COMMENT: Boho is BORING (and we need to leave festival fashion behind) 1 year ago

COMMENT: Boho is BORING (and we need to leave festival fashion behind)

Temporary tattoos? Nope. Fringe waistcoats? Nope. Face jewels? Triple nope.

If you have avoided the advice of fashion bloggers and celebs on social media (and actually have a life), congratulations.

If not, you'll be aware that California’s Coachella is kicking off the 2017 festival season this weekend, so expect to see plenty of the above items in photos from the event in the next few days.

Certain elements of festival fashion have come in for criticism in recent years – Native American feather headdresses, Afro box braids and Hindu bindis have popped up at music events across the globe for years, prompting cries of cultural appropriation.

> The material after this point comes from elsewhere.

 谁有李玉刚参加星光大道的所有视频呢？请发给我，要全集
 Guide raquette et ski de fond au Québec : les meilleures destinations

Playing dress-up with traditional garb from world cultures is definitely problematic, but as bloggers and celebs race to put the finishing touches to their #Coachella looks, I propose we call for an end to ALL predictable festival trends.

Let’s call a spade a spade – the monster that is festival fashion needs to die.

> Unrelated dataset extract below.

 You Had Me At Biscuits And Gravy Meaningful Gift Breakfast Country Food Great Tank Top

I can’t be the only one who winces at the festival-related #OOTDs that spam our Facebooks and Instagram feeds every year between April and September.

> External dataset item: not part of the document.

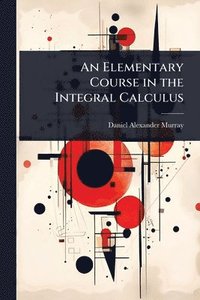 bokomslag An Elementary Course in the Integral Calculus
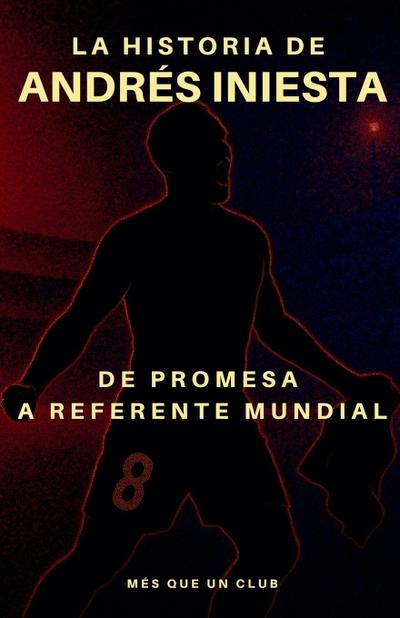 La historia de Andrés Iniesta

It’s a reaction prompted by disappointment rather disgust – it’s disheartening to see an otherwise insanely stylish person deck themselves out in a predictable uniform of feathers, neon and crochet year-in, year-out.

The flower crown is surely the most offensive item. It used to mean you were a free spirit, a hippy. Now all it means is you’ve been in a Claire’s Accessories at some point.

Furthermore; the outfits don’t match the setting. Festivals, if you take a romantic view of slashed tents and empty cans, represent a spirit of rebellion, creativity and freedom. They are, supposedly, all about the music. The essence of rock and roll, supposedly, is not trying too hard. The waistcoat-flares-floppy hat combo screams of effort.

Is it really boho if you’ve had your pristine outfits planned for weeks, and yet still end up looking like everyone else?

So, dear celebs, for us mere peasants stalking you online during Coachella and throughout festival season – please don’t dress like a New Look mannequin.